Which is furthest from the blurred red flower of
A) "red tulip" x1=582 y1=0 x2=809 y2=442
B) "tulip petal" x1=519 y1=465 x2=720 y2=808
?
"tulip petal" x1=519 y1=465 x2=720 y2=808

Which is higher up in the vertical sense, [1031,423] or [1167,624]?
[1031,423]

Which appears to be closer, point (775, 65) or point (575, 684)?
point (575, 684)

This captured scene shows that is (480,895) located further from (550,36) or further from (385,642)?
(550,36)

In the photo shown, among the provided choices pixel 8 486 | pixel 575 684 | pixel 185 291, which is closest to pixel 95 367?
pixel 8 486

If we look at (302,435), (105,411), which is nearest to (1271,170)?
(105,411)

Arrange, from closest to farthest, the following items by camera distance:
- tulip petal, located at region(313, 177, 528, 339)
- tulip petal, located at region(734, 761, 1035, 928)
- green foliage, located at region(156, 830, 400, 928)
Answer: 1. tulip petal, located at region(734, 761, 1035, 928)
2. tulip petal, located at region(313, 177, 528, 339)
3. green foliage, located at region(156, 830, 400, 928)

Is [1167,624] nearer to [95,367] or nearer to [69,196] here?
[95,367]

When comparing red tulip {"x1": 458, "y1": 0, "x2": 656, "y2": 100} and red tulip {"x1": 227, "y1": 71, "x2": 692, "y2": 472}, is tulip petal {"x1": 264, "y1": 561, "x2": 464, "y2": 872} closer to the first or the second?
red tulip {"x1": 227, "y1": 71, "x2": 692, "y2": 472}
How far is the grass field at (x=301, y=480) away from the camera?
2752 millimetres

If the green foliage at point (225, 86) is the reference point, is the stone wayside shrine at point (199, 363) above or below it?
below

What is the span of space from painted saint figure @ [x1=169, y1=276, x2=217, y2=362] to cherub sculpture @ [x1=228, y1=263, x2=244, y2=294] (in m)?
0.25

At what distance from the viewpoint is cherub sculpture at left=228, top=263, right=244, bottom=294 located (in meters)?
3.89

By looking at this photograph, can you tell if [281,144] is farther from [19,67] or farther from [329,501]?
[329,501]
#####
### Instructions to follow:
Type the material above out again, exactly.

### Response for this exercise:
Which is furthest from the blurred red flower of
A) "red tulip" x1=582 y1=0 x2=809 y2=442
B) "tulip petal" x1=519 y1=465 x2=720 y2=808
?
"tulip petal" x1=519 y1=465 x2=720 y2=808

Which is higher up in the vertical sense, [1031,423] or [1167,624]?
[1031,423]

Which appears to be closer, point (775, 65) or point (575, 684)?
point (575, 684)

This captured scene shows that is (480,895) located further from (550,36) or further from (385,642)?
(550,36)

In the photo shown, among the provided choices pixel 8 486 | pixel 575 684 | pixel 185 291, which is closest to pixel 95 367?
pixel 8 486

If we look at (302,435), (105,411), which is nearest to (1271,170)?
(105,411)

Arrange, from closest to farthest, the following items by camera distance:
- tulip petal, located at region(313, 177, 528, 339)
- tulip petal, located at region(734, 761, 1035, 928)
- green foliage, located at region(156, 830, 400, 928)
Answer: 1. tulip petal, located at region(734, 761, 1035, 928)
2. tulip petal, located at region(313, 177, 528, 339)
3. green foliage, located at region(156, 830, 400, 928)

Is [1167,624] nearer to [95,367] or nearer to [69,196] here?
[95,367]

When comparing red tulip {"x1": 458, "y1": 0, "x2": 656, "y2": 100} and red tulip {"x1": 227, "y1": 71, "x2": 692, "y2": 472}, is tulip petal {"x1": 264, "y1": 561, "x2": 464, "y2": 872} closer to the first or the second?
red tulip {"x1": 227, "y1": 71, "x2": 692, "y2": 472}
How far is the grass field at (x=301, y=480) away from the camera?
2752 millimetres

If the green foliage at point (225, 86) is the reference point, is the stone wayside shrine at point (199, 363) above or below it?
below

What is the span of space from painted saint figure @ [x1=169, y1=276, x2=217, y2=362] to cherub sculpture @ [x1=228, y1=263, x2=244, y2=294] (in m)?
0.25

At what distance from the viewpoint is cherub sculpture at left=228, top=263, right=244, bottom=294 located (in meters)?
3.89

By looking at this photograph, can you tell if [281,144] is farther from [19,67] or farther from [329,501]?
[329,501]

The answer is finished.